Lviv, Ukraine - A Jewish non-governmental organization Thursday urged Euro 2012 fans not to visit a restaurant in the Ukrainian city of Lviv, accused of running an "anti-Semitic" theme.
Diners "At the Golden Rose" tavern in the city centre are treated to Klezmer music, given black hats with black sidelocks to wear and are told to haggle over the price of their food.
The small number of Jews left in Lviv have called it an outrage and a mockery, especially since the city's once proud and vibrant Jewish community was virtually wiped out in the Holocaust.

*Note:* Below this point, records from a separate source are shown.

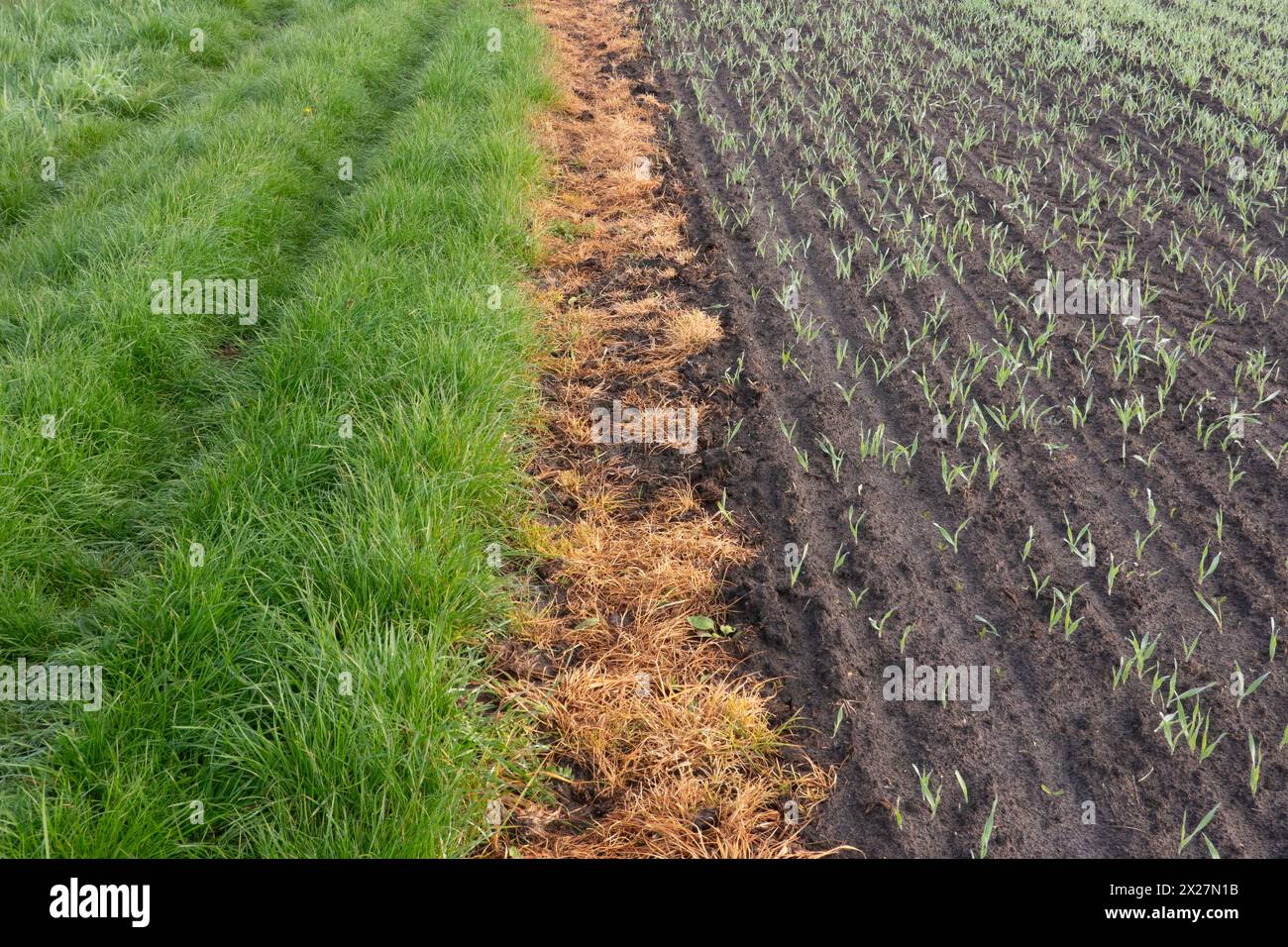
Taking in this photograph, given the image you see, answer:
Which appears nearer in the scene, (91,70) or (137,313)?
A: (137,313)

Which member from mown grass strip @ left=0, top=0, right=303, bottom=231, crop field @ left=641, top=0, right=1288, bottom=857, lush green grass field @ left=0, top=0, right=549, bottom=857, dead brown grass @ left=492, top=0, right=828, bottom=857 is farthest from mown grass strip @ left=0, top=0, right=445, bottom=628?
crop field @ left=641, top=0, right=1288, bottom=857

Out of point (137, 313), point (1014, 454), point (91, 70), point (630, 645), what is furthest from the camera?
point (91, 70)

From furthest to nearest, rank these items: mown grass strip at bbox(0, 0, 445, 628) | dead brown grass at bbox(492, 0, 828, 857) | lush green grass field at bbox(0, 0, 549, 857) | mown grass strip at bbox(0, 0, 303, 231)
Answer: mown grass strip at bbox(0, 0, 303, 231) < mown grass strip at bbox(0, 0, 445, 628) < dead brown grass at bbox(492, 0, 828, 857) < lush green grass field at bbox(0, 0, 549, 857)

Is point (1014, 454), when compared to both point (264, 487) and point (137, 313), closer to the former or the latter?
point (264, 487)

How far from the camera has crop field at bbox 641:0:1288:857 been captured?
234 cm

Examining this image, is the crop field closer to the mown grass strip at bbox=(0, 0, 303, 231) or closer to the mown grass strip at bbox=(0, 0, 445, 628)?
the mown grass strip at bbox=(0, 0, 445, 628)

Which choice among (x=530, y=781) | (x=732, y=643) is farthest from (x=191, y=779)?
(x=732, y=643)

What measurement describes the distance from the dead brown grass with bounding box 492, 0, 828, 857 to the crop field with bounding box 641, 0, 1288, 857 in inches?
5.7

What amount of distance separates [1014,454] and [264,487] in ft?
9.06

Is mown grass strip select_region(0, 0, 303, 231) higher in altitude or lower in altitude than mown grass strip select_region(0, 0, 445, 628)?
higher

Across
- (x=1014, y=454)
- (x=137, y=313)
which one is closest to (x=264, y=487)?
(x=137, y=313)

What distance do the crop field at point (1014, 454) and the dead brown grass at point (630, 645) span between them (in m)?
0.14

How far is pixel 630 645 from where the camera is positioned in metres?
2.79
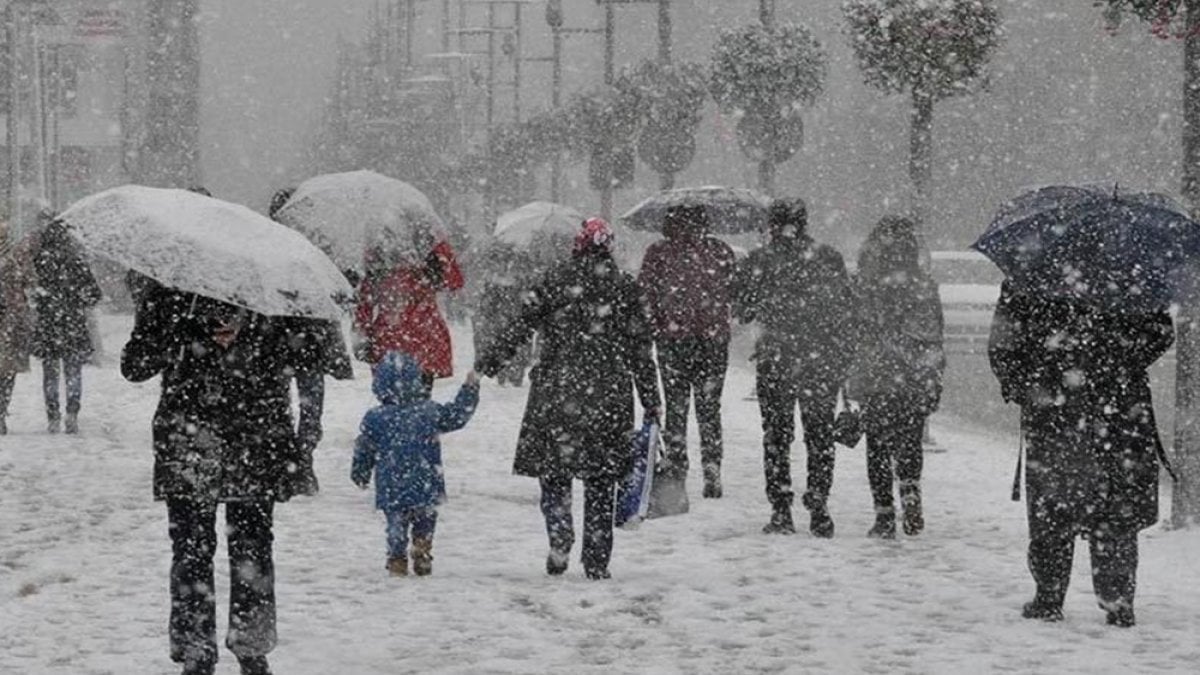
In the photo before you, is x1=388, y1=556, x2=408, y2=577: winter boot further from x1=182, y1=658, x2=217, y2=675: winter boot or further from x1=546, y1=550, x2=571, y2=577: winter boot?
x1=182, y1=658, x2=217, y2=675: winter boot

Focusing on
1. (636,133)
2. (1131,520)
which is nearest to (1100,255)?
(1131,520)

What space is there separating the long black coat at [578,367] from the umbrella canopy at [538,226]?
28.1ft

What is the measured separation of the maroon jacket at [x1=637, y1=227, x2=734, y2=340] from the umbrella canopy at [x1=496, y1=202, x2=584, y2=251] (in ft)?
20.0

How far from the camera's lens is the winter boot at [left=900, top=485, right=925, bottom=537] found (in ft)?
34.7

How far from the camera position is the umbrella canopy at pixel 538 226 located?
703 inches

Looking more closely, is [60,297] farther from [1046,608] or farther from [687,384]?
[1046,608]

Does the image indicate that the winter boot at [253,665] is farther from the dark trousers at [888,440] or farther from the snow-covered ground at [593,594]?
the dark trousers at [888,440]

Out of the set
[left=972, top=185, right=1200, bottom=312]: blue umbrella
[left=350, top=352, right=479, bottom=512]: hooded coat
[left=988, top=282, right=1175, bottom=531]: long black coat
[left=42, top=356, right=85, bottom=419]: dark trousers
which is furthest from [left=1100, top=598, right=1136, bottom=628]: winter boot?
[left=42, top=356, right=85, bottom=419]: dark trousers

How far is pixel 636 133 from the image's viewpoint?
2566 cm

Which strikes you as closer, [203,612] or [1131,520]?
[203,612]

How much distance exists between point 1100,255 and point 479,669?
2973 mm

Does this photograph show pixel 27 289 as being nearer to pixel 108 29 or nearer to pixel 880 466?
pixel 880 466

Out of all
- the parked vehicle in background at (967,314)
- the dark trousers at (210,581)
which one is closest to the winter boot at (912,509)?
the dark trousers at (210,581)

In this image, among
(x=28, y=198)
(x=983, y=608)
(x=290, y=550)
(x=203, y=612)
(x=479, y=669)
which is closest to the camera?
(x=203, y=612)
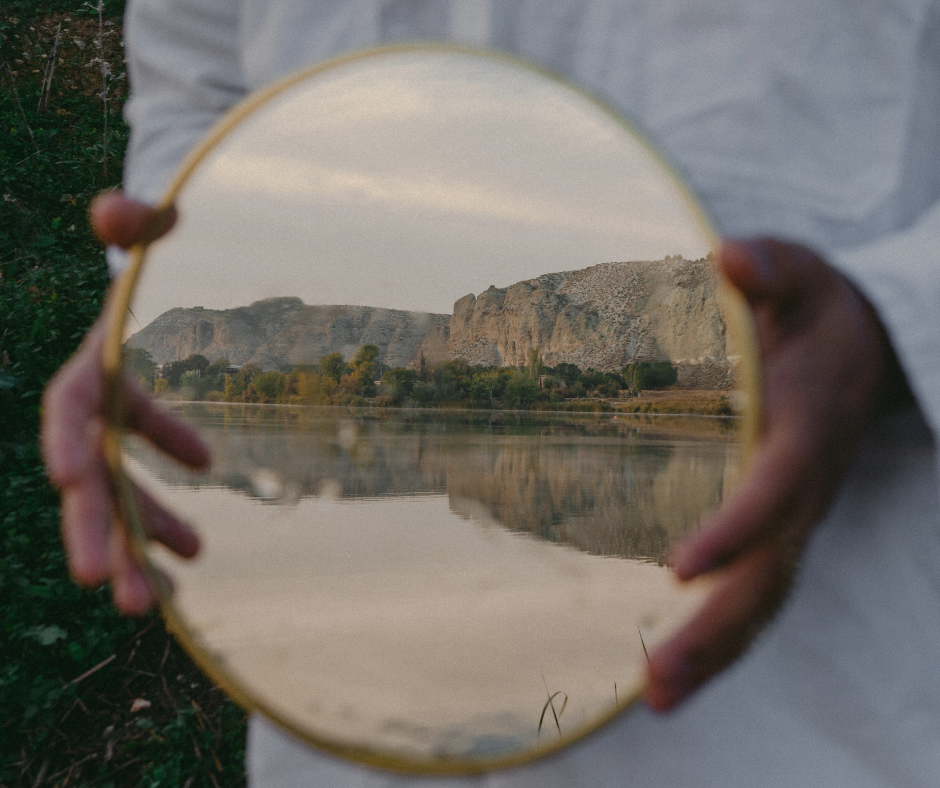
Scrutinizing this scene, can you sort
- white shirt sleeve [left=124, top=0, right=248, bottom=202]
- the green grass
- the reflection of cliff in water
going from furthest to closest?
the green grass → white shirt sleeve [left=124, top=0, right=248, bottom=202] → the reflection of cliff in water

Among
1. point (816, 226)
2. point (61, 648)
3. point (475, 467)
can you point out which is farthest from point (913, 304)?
point (61, 648)

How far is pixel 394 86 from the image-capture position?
1.84 ft

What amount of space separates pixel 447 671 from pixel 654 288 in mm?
340

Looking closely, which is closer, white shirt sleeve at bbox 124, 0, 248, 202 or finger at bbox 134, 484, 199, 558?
finger at bbox 134, 484, 199, 558

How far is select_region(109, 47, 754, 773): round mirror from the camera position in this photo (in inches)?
21.6

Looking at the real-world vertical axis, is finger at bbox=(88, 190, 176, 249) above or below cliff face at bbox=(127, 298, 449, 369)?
above

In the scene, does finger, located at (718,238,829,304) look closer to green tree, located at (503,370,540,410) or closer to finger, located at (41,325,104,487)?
green tree, located at (503,370,540,410)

The eatery is part of a chain of restaurants with gimmicky historical themes, whose owners have said they want to give a feel of Jewish life before World War II.
Efraim Zuroff, of the Simon Wiesenthal Centre, which strives to bring ex-Nazis to justice and raise Holocaust awareness, said haggling Jews were a "notorious" Eastern European anti-Semitic stereotype.
He also called for a boycott of "Kryvika," another restaurant in the chain.
Designed as a bunker and translated as "hide-out," it pays tribute to Ukrainian nationalist forces, "who collaborated with the Nazis and whose supporters participated in the mass murder of local Jews in 1941."
By visiting these restaurants, football fans would unwittingly support far-right views and "insult" the memory of tens of thousands of Holocaust victims from Lviv, murdered by the Nazis and their Ukrainian collaborators, he said in a statement.
Lviv hosts three Euro 2012 Group B games.